Locate each line in the material below that contains the string "sneaker" and copy those lines in full. Treat the match as case-sensitive.

Spatial questions based on scenes:
------------------------------------------------
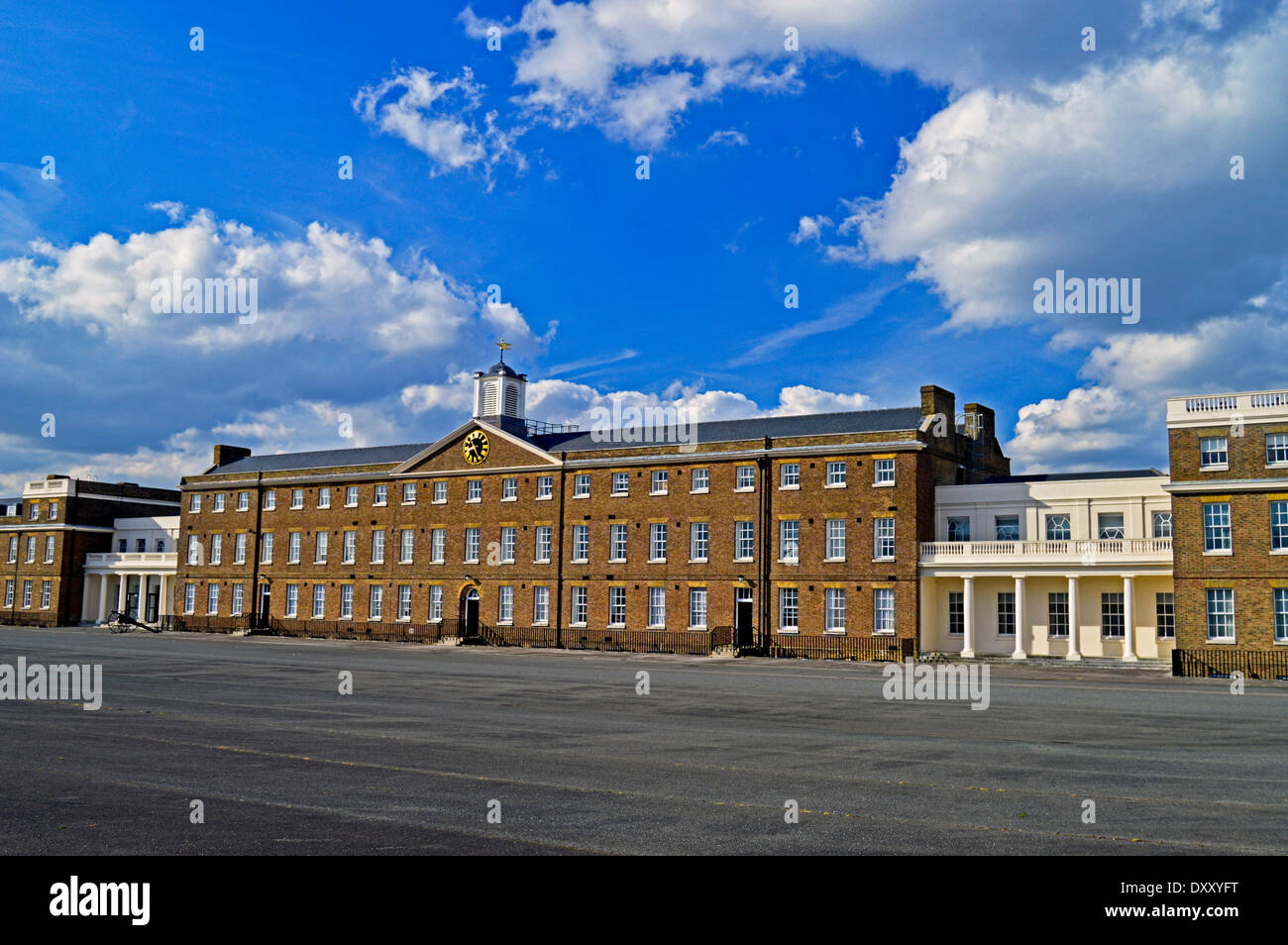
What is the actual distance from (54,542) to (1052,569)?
6918 centimetres

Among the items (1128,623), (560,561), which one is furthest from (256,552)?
(1128,623)

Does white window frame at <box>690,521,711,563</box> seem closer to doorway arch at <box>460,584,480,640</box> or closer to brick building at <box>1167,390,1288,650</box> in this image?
doorway arch at <box>460,584,480,640</box>

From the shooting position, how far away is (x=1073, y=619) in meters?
41.2

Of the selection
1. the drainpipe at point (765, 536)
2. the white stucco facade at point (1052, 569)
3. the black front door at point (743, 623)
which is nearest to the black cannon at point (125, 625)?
the black front door at point (743, 623)

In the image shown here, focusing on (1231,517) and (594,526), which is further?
(594,526)

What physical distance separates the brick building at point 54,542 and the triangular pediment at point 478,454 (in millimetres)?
32238

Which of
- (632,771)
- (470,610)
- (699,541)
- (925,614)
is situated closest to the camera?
(632,771)

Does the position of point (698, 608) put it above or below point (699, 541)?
below

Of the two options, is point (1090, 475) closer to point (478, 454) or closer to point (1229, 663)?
point (1229, 663)

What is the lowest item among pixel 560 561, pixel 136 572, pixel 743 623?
pixel 743 623

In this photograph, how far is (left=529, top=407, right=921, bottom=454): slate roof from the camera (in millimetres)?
47812

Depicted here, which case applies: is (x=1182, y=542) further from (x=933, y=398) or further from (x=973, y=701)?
(x=973, y=701)
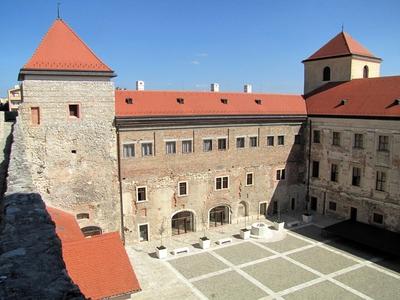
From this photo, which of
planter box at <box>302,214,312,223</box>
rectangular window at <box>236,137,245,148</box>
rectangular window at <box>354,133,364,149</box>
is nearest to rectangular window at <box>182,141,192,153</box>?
rectangular window at <box>236,137,245,148</box>

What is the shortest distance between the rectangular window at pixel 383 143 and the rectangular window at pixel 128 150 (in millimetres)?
16583

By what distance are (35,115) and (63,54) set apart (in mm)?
3925

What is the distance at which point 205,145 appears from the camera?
80.5 feet

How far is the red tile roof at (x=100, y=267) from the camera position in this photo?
14.2 meters

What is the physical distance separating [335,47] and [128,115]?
20633mm

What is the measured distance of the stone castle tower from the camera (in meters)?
19.3

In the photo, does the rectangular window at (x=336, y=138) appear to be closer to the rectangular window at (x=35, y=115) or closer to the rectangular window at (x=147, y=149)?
the rectangular window at (x=147, y=149)

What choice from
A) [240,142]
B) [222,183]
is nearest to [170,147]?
[222,183]

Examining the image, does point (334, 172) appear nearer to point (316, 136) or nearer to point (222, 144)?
point (316, 136)

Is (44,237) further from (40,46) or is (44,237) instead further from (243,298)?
(40,46)

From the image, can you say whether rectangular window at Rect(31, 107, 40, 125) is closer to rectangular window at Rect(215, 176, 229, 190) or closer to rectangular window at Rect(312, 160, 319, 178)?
rectangular window at Rect(215, 176, 229, 190)

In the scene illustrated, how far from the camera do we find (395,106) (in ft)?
74.4

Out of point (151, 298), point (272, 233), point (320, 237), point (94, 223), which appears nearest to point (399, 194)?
point (320, 237)

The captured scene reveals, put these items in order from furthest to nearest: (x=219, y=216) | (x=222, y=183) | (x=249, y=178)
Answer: (x=249, y=178) → (x=219, y=216) → (x=222, y=183)
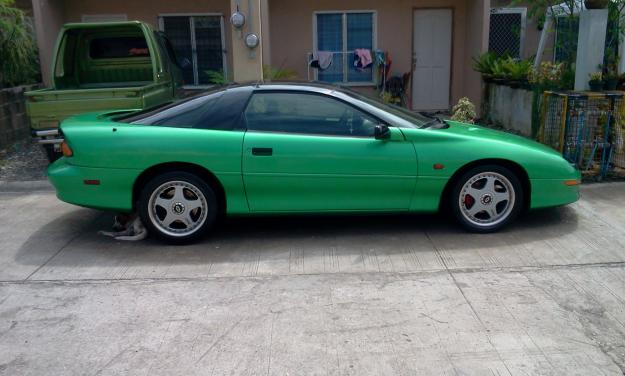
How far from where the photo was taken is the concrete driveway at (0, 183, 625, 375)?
11.5ft

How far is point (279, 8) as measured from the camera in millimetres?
12469

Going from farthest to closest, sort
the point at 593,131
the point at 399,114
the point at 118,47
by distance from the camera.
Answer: the point at 118,47 → the point at 593,131 → the point at 399,114

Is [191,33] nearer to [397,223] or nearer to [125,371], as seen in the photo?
[397,223]

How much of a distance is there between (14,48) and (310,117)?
700 centimetres

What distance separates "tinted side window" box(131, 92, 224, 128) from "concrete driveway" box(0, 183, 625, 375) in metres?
1.08

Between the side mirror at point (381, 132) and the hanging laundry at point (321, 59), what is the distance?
24.8ft

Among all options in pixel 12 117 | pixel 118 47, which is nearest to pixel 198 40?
pixel 118 47

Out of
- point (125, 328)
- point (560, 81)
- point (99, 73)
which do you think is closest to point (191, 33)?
point (99, 73)

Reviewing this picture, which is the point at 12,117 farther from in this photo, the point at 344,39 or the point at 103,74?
the point at 344,39

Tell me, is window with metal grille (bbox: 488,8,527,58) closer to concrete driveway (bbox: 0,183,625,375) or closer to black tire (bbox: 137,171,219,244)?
concrete driveway (bbox: 0,183,625,375)

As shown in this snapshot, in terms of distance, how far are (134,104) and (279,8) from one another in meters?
6.05

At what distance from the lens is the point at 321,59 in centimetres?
1258

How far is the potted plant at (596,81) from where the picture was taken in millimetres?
7773

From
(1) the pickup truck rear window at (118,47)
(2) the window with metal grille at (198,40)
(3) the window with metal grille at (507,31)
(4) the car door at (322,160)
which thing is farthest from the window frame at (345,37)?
(4) the car door at (322,160)
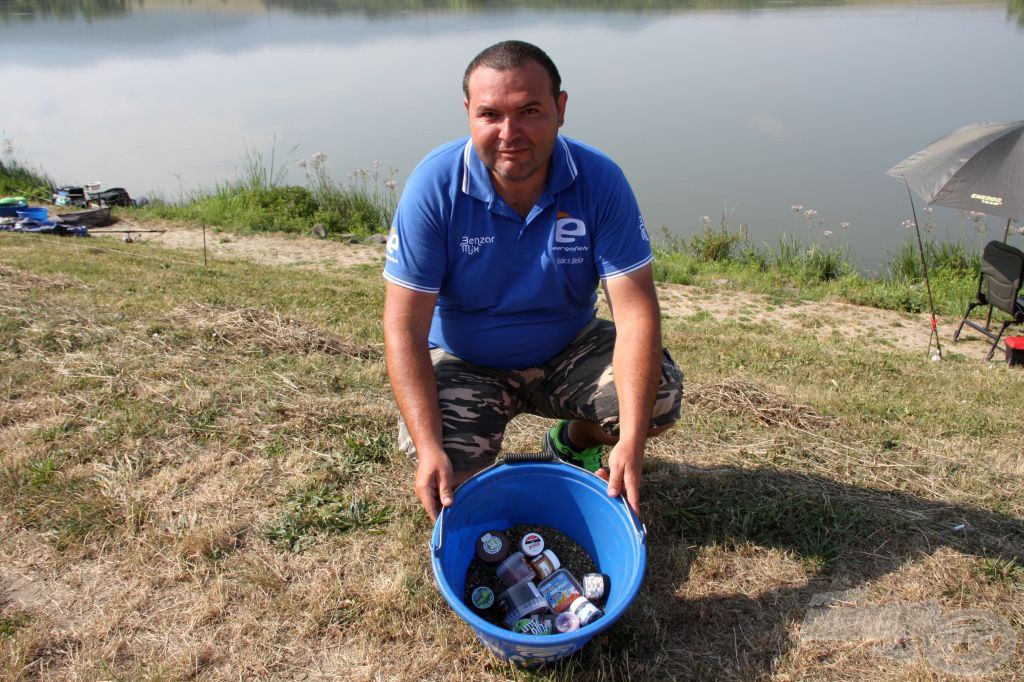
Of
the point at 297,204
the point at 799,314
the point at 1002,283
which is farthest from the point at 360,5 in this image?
the point at 1002,283

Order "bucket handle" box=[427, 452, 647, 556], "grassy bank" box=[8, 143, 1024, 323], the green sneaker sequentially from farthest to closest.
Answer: "grassy bank" box=[8, 143, 1024, 323]
the green sneaker
"bucket handle" box=[427, 452, 647, 556]

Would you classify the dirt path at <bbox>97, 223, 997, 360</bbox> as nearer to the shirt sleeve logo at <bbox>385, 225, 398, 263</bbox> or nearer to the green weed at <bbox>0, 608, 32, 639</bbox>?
the shirt sleeve logo at <bbox>385, 225, 398, 263</bbox>

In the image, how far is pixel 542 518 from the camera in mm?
2494

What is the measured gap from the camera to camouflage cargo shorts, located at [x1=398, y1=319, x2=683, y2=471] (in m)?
2.37

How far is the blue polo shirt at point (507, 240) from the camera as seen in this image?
2.35 meters

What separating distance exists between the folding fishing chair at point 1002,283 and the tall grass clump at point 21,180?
11828 mm

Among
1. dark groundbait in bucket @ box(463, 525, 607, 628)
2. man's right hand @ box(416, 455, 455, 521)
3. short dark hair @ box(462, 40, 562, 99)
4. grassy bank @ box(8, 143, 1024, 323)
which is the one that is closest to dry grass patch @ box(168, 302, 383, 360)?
dark groundbait in bucket @ box(463, 525, 607, 628)

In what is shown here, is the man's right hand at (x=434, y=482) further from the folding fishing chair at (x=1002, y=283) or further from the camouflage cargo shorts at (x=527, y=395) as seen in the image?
the folding fishing chair at (x=1002, y=283)

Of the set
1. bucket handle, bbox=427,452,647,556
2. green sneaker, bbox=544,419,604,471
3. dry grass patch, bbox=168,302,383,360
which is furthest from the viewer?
dry grass patch, bbox=168,302,383,360

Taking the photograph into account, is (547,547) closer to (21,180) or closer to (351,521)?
(351,521)

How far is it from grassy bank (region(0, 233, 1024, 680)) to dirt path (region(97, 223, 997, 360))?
8.21 ft

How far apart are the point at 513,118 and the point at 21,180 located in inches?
494

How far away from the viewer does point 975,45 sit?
680 inches

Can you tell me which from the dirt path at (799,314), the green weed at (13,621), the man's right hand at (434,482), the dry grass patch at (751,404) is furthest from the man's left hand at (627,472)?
the dirt path at (799,314)
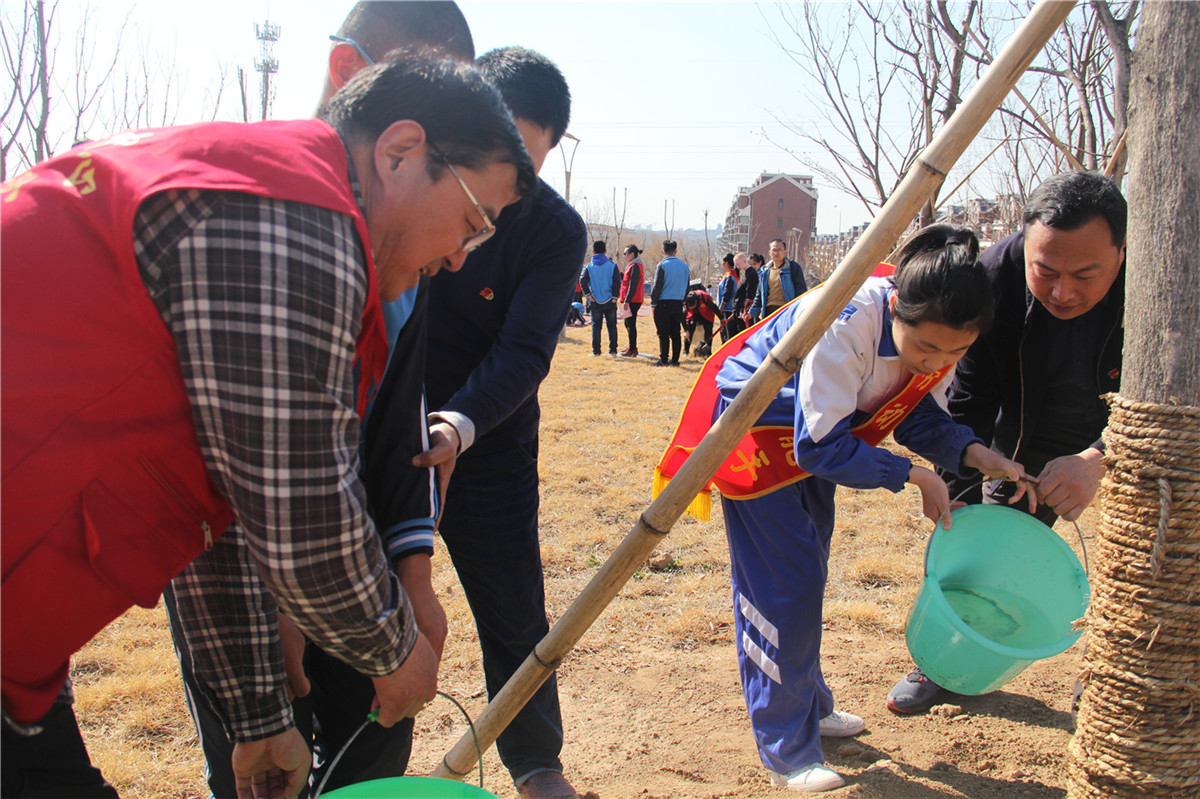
------------------------------------------------
Complete response:
Order "bucket handle" box=[427, 452, 647, 556], "grassy bank" box=[8, 143, 1024, 323], the green sneaker sequentially from farthest to closest.
the green sneaker
2. green sneaker, bbox=544,419,604,471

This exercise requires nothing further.